If MeMe Care says something and you think it's wrong, you can say "That's not right" and it will take another look.
Your privacy
- We do not save your photos on MeMe Care's servers. The picture is sent to Claude (running inside Amazon Web Services), read once, and forgotten by MeMe Care.
- To make follow-up questions fast, your photo and explanation may be held in AWS Bedrock's temporary cache for up to 5 minutes, then automatically and irreversibly discarded. Nothing is kept for training, logging, or analytics. AWS Bedrock terms prohibit use of your data to train any AI model.
- We do not save the explanation on our servers. A copy stays on your phone so you can listen again later.
- We do not save your voice recordings. When you ask a question out loud, the recording is turned into text and then deleted.
- We do not sell your information.
- Full details: memecare.ai/privacy.
Who's behind the AI
- Claude (hosted on AWS Bedrock) — reads and explains the photo. Claude was built by Anthropic, but MeMe Care calls it through Amazon Web Services. Anthropic does not receive your data.

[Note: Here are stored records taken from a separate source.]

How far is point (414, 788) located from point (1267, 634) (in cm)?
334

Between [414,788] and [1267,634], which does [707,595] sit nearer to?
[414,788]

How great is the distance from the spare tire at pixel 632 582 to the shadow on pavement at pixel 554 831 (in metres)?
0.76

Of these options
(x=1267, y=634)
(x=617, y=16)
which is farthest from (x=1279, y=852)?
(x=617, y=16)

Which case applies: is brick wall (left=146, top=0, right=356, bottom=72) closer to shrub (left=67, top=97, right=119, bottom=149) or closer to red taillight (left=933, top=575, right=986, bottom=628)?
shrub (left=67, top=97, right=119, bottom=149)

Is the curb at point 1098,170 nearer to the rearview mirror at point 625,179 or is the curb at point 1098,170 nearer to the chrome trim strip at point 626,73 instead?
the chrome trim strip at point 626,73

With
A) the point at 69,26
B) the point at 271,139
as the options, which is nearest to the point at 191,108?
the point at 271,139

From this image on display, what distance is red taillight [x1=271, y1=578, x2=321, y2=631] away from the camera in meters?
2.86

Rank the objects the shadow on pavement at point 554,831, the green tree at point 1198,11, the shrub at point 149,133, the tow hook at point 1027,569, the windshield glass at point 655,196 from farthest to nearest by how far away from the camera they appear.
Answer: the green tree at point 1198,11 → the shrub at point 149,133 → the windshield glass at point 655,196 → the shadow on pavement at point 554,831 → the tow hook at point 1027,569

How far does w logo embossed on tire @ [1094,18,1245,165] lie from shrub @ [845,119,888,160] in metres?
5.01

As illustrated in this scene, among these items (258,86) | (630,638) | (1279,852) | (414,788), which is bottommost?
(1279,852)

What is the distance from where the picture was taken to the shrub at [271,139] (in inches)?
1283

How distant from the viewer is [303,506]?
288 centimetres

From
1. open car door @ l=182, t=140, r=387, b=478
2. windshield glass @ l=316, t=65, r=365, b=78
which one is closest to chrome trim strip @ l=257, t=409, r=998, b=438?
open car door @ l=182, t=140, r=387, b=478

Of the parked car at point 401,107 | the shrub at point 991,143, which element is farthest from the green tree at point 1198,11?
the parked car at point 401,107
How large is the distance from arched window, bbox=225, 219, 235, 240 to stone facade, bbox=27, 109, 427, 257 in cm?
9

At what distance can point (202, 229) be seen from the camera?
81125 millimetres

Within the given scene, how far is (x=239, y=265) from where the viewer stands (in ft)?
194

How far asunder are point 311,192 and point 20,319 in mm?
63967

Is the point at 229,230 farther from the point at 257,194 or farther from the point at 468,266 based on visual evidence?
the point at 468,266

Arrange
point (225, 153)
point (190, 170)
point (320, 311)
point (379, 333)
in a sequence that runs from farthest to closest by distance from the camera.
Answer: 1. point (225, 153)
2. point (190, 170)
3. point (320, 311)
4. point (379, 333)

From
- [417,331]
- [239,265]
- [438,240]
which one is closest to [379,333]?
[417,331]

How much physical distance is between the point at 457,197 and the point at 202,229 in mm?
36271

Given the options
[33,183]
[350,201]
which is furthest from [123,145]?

- Deepgram Aura-2 — reads answers aloud in a warm voice
- OpenAI Whisper — turns your spoken questions into text
- OpenAI Text-to-Speech — fallback voice, used only if Deepgram is briefly unavailable
All are American companies. MeMe Care is built by BNC Solutions LLC.
Laws and guidelines this follows
- California AB 3030 — disclosure that AI is generating information that may relate to health
- California SB 942 (AI Transparency Act, effective 2026) — visible disclosure of AI-generated content and manifest disclosure on generated media, as applicable
- Colorado AI Act (SB 24-205) — disclosure and duty of care for consumer-facing AI systems in consequential-decision domains including health
- New York SHIELD Act (NY General Business Law §899-bb) — reasonable administrative, technical, and physical safeguards for private information
- Federal Trade Commission guidance on truthful AI marketing and substantiation
- 18 USC §2258A — federal CSAM reporting obligations via NCMEC
- State consumer-protection laws on disclosure and unfair practices
- State biometric-privacy laws (Illinois BIPA, Texas CUBI, Washington HB 1493) — we do not extract voiceprints; we do not describe identifying facial/personal features
Questions
Email support@memecare.ai. A person will read your message.
BNC Solutions LLC 418 Broadway, Ste. N Albany, NY 12207
A Spanish-language informational translation of this page is available at memecare.ai/ai-disclosure?lang=es. The English version is the authoritative document.